Exercise requirements. Copy the entries below word for word, beginning at the line that contains "What is the distance that" and continuing through the last line of the entries.

[Saved data entries]

"""

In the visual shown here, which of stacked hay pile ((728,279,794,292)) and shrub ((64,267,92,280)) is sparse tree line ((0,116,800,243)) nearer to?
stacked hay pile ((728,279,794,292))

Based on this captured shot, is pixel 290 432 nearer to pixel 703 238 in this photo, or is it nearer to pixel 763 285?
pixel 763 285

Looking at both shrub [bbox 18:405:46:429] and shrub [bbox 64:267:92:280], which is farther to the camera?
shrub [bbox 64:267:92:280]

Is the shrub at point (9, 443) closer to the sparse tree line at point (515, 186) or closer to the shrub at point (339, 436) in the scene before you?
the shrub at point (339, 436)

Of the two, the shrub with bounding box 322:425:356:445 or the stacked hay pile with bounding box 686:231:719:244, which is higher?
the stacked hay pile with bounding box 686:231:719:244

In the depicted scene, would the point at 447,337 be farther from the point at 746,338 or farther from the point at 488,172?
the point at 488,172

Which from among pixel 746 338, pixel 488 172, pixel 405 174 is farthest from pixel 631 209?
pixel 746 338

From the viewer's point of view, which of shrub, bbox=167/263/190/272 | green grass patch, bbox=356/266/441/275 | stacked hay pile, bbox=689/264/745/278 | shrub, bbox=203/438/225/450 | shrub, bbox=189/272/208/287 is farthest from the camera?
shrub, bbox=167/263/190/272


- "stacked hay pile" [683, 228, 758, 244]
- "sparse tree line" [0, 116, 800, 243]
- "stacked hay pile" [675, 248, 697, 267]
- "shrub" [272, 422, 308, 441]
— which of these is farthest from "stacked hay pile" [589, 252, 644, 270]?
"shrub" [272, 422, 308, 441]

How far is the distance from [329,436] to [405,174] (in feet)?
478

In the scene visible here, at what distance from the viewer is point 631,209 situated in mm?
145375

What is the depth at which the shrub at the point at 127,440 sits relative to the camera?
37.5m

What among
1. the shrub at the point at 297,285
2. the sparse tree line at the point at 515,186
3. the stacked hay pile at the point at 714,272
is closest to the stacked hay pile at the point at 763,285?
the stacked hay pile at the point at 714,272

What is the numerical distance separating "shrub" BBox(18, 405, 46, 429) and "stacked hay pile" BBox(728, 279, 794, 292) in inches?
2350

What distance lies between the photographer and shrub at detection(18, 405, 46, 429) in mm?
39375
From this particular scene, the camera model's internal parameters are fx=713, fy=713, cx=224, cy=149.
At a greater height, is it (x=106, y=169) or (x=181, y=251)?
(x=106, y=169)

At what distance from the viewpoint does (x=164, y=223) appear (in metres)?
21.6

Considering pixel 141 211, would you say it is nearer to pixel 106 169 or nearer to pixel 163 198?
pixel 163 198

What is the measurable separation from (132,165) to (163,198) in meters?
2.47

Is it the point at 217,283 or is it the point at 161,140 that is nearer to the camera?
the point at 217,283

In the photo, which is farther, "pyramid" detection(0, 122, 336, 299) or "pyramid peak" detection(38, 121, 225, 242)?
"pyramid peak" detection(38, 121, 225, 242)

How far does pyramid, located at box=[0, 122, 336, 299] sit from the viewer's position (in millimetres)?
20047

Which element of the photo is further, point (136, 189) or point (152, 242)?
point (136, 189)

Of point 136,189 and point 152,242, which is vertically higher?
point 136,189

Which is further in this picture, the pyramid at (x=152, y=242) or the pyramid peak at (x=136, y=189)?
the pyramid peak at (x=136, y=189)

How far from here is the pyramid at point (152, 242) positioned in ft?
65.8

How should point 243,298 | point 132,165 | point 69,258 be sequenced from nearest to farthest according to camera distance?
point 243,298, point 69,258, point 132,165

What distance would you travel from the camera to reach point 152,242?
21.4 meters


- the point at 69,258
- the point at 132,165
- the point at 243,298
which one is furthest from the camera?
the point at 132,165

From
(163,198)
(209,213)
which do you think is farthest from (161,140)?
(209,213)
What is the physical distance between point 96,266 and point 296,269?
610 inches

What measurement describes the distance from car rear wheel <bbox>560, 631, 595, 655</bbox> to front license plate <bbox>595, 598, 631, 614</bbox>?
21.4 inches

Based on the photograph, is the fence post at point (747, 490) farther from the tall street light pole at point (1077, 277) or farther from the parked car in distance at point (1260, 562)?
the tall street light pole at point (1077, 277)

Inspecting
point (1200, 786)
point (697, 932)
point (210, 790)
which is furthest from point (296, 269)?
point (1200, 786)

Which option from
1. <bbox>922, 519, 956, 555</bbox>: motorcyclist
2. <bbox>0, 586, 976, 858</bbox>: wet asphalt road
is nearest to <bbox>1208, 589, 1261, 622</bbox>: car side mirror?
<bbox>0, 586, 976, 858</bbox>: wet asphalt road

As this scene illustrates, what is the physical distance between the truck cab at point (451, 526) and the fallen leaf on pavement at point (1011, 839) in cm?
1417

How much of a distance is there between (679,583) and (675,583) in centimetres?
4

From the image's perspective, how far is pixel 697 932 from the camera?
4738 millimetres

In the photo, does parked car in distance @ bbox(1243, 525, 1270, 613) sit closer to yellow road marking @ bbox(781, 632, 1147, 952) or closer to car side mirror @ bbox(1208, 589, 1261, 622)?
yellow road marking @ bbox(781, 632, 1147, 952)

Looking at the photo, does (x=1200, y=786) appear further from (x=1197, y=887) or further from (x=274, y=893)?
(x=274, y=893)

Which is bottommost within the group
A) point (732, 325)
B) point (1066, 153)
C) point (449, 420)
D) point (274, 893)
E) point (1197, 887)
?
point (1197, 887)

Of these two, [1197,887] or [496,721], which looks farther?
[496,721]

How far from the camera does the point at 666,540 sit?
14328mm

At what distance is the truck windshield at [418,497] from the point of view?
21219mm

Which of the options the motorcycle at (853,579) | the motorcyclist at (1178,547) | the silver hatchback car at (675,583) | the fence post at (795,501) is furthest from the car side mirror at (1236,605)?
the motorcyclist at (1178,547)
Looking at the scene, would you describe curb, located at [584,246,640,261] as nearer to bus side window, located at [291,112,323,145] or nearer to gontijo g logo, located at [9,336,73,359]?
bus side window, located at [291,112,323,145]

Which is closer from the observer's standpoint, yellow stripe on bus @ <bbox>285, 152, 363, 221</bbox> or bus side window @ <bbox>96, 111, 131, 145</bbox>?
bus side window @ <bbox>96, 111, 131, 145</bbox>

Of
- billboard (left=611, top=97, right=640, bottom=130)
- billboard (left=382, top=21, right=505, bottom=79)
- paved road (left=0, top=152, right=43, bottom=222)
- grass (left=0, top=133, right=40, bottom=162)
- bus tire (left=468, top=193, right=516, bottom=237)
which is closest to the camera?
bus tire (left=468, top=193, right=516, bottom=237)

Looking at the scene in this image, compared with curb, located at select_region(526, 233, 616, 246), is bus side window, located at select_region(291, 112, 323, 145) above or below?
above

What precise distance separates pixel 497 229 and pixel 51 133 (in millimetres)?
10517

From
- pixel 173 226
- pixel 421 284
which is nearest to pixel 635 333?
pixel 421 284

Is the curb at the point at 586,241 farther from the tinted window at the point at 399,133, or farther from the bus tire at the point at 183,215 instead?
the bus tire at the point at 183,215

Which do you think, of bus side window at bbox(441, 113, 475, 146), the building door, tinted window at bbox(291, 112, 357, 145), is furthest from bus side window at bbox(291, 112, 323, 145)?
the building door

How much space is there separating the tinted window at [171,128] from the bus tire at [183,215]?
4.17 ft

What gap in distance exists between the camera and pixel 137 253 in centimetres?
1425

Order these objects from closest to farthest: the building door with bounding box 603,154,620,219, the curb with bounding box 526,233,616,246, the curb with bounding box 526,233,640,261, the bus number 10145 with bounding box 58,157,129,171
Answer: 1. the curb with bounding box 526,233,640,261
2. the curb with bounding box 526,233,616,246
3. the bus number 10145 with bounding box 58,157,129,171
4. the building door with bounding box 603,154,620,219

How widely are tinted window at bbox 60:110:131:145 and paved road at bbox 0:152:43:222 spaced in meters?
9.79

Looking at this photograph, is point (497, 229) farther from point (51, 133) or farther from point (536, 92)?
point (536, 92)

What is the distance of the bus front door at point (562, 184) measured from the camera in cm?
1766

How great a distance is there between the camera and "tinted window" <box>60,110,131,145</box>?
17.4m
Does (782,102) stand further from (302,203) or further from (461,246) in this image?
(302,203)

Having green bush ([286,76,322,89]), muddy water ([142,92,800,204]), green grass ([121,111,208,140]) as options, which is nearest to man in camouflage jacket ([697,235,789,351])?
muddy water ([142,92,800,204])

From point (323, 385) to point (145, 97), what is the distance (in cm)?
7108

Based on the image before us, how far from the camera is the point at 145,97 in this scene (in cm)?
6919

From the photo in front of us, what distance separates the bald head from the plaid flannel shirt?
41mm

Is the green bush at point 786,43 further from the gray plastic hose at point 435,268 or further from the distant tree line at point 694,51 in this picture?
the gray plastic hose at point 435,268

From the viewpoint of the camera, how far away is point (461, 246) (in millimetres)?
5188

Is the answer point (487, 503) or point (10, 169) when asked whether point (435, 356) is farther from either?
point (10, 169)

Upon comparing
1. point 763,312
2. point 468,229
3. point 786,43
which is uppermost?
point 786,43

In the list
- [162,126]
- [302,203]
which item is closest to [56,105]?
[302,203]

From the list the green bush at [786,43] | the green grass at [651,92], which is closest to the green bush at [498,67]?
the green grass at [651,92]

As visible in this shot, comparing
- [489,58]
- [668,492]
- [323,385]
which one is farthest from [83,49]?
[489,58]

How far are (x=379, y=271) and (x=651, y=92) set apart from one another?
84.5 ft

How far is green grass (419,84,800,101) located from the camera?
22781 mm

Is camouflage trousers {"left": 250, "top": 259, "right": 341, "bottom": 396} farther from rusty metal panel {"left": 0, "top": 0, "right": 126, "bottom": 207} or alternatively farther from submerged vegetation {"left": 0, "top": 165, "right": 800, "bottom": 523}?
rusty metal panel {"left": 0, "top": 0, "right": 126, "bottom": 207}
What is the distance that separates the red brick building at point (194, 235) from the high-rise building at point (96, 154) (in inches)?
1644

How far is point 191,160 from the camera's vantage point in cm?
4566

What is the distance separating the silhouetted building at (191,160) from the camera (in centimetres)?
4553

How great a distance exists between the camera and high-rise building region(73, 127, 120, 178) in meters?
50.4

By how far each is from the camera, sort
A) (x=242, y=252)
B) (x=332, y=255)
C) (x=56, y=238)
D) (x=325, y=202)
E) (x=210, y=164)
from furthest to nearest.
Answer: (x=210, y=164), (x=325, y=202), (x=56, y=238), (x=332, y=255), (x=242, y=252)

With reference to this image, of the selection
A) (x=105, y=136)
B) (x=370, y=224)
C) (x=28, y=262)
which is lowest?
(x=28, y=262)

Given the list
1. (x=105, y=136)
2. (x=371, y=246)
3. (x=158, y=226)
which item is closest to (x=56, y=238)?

"""

Exercise response.
What is the distance that separates the red brick building at point (194, 235) from the high-rise building at point (96, 154) (in inches)?
1644

How far is point 191,160 from the camera's vantage point in cm?
4566

What is the distance separating the silhouetted building at (191,160) from the camera (in centimetres)?
4553

How great a distance exists between the camera and high-rise building region(73, 127, 120, 178) in meters?
50.4

By how far each is from the camera, sort
A) (x=242, y=252)
B) (x=332, y=255)
C) (x=56, y=238)
D) (x=325, y=202)
E) (x=210, y=164)
from furthest to nearest.
Answer: (x=210, y=164), (x=325, y=202), (x=56, y=238), (x=332, y=255), (x=242, y=252)

With reference to this image, of the selection
A) (x=105, y=136)
B) (x=370, y=224)
C) (x=28, y=262)
which is lowest?
(x=28, y=262)

Given the list
1. (x=105, y=136)
2. (x=371, y=246)
3. (x=158, y=226)
which item is closest to (x=56, y=238)?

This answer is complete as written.